The modest advances between 2001 and 2008 were overturned in the following 7 eyars, Brazil is heading neither towards a less unequal income or a more middle class society
Professor Kwang-Yeong Shin talks to us about his research from South Korea. Survey data is not useful for inequality research as it focusses on income inequality, wealth inequality is much greater than income inequality. The main reason for this is the lack of wealth data.
A new trend in South Korea of increasing polarisation of income and wealth. Conventional factors like education cannot explain this. Professor Shin focusses on the impact of loans. The rich tend to have larger debt, the poor cannot access loans because of poor credit.

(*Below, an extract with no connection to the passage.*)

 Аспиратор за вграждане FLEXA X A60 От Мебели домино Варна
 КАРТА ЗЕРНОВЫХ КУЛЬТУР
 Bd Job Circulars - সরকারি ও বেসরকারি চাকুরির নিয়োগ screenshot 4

We now turn to Svetlana Mareeva from Moscow. Russia has transformed from a society of mass poverty to a mass middle-income society. During the last 20 years the middle income group has expanded while the low and high income groups have contracted
However, if we look about income/wealth concentration we see a very different picture. If we measure income through wealth Russia is one of the most unequal societies in the world. The top 1% hold 43-56% of wealth.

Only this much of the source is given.